Powerful Texts – Powering up Students

Published on Wednesday, 10 December 2025 at 12:50:16 PM

Written by Ron Gorman

Children and young people enjoy and benefit from big questions and big ideas. Morris
Gleitzman, Children’s Laureate in 2018 and 2019, puts story at the heart of our human
condition and reminds us that “stories help us understand ourselves and others better”.
Valerie Hannon (2017 p12) from the Innovation Unit says that “Today, education has to be
about learning to thrive in a transforming world”. One way to support children and young
people to develop dispositions for today’s world is to engage critically with literary texts
through the lens of the general capabilities of ethical understanding and critical and creative
thinking.


What we want from the reading process and access to quality children’s literature is for
students to:

  • develop a wide repertoire of meaning-making strategies that they can use
    independently;
  • question and make critical responses to what and how they read;
  •  use texts as a way of ‘knowing’ themselves, the world and the multiple perspectives
    of others and
  • learn new things that will inform how they grow, behave and take action in their lives
    out of school, and which will help them become responsible and active citizens.

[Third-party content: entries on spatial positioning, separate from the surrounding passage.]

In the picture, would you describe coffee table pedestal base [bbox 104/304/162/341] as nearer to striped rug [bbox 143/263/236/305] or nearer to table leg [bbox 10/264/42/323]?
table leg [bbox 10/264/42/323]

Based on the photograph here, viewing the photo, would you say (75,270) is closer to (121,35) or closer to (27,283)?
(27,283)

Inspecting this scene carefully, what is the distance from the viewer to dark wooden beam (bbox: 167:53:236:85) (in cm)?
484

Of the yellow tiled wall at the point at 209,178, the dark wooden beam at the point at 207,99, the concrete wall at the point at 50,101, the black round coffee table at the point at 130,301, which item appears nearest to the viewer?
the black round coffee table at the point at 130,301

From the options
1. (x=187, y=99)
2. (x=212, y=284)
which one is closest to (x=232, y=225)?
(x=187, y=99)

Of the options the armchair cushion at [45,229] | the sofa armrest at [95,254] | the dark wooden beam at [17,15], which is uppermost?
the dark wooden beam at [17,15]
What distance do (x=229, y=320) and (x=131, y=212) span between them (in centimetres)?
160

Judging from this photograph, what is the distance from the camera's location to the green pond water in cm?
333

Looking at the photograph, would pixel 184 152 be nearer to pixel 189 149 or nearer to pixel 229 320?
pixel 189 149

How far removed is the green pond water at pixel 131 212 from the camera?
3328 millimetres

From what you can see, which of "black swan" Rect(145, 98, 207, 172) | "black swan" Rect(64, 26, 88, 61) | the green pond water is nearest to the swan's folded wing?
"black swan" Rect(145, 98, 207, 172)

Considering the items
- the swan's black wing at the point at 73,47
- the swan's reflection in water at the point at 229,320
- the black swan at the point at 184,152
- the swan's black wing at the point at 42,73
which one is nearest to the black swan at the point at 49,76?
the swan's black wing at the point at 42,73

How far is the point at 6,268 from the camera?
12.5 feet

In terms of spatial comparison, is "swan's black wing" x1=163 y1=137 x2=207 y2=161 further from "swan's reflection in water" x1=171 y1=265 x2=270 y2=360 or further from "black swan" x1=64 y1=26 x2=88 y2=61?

What are the essential elements needed in order to expose students to powerful texts?
Rosenblatt (1978) uses the term ”aesthetic reading” to describe the context in which the
reader’s attention is centred on the feelings associated with the lived experience of reading
powerful text. This is found when reading a compelling story.


So, the quest is to source texts that will prompt the big questions to be asked as a means of
expanding students’ thoughts and understanding of others, as well as to provide them with
contexts in which they can consider and respond to complex issues.

References;


Edwards, D., Gorman, R., Grellier, W & Lawrence, K. (2014). The Places You Could Go.
Association of Independent Schools of WA.


Gleitzman, M. Australian Children’s Laureate 2018-2019. www.childrenslaureate.org.au/
morris-gleitzman


Hannon, V. & Peterson, A. (2017). Thrive – Schools Reinvented for the Real Challenges We
Face. Innovation Unit Press.


Rosenblatt, L.M. (1978). The Reader, The Text, the poem: The Transactional Theory of the
Literary Work, Southern Illinois University Press.